MAJOR LABELS AND THE INTERNET: What Really Went Wrong At That Party In 1999?
After 10 Years Can We Finally Get Some Perspective?
The media induced conception is that labels sat on their laurels during the advent of the Internet in the late 1990s, thus creating their own hell with illegal downloading.This is an easy pitch to buy into, especially if you have tech-related interests.It makes labels seem dial-up dumb and combined with their reputation for not paying their artists, it’s one that has been welcomed by just about everybody.
But is it true?And should we care about the truth or does it take a back seat to “justice?”

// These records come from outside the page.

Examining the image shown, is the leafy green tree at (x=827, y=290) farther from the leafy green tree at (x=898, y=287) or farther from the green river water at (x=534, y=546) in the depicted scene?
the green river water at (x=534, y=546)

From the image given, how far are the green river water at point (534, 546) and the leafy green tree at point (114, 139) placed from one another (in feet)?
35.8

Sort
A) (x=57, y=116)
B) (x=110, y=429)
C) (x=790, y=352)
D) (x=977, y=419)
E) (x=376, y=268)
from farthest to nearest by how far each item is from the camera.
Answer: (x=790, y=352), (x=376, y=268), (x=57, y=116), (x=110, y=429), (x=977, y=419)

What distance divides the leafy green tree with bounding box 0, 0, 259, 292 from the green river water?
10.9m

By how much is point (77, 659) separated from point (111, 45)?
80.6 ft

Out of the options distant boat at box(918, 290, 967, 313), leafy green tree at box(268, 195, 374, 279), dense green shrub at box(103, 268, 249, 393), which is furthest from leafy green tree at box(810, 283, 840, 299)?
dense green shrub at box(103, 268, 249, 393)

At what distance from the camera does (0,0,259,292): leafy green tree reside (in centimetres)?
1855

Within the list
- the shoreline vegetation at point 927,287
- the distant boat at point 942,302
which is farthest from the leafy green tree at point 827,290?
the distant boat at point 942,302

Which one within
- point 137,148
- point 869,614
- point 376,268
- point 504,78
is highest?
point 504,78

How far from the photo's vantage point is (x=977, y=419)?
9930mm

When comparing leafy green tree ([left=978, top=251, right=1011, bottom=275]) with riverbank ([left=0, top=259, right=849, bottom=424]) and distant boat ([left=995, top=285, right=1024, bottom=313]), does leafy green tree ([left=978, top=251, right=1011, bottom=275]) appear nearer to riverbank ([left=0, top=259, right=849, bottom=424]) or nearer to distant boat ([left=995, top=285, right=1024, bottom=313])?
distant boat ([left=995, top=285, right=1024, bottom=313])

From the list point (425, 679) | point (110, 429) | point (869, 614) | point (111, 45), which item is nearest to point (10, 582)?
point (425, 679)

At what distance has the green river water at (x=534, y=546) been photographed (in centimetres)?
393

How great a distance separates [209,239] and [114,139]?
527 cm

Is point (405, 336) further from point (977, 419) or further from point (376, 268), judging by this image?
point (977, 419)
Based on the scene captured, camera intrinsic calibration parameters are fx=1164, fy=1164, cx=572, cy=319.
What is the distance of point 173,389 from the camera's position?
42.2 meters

“Not true,” says Michael Ostroff, executive vice president of Business and Legal Affairs for the Universal Music Group. Mr. Ostroff serves as UMG’s chief legal officer, worldwide. I interviewed him in 2006 for my third book Million Dollar Mistakes from which much of this article (with updates) is excerpted.
Michael Ostroff:“It is very much a myth that record companies were saying no, no, no to the Internet. [Universal] started looking into the Internet as an opportunity in the late 1990s. One of the opportunities that we thought we would have was like the models they have in the film business. Physical product at one point, then streaming to different sources, and then buying the permanent download. Like video, pay cable, pay per view, and network broadcasts.”
So, what went wrong? If labels really were reaching for this technology and the internet companies reaching for them, why did both sides miss the boat? Now that we’re in year 10 since the start of the internet/label war a look back might reveal, for some– an inconvenient truth.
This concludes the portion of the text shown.